§ **PROBLEM STATEMENT**
Your answer should be the exact lines of the data below from the one containing "I Like the Flowers" through the one containing "Turn Off the"; please include nothing else.

§ **GIVEN DATA**
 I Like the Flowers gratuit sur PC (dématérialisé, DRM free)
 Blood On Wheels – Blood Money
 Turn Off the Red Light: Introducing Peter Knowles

---

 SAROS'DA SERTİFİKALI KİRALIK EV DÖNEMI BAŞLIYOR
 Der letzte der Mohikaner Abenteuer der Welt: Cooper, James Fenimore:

§ **COMPLETED TASK**
 I Like the Flowers gratuit sur PC (dématérialisé, DRM free)
 Blood On Wheels – Blood Money
 Turn Off the Red Light: Introducing Peter Knowles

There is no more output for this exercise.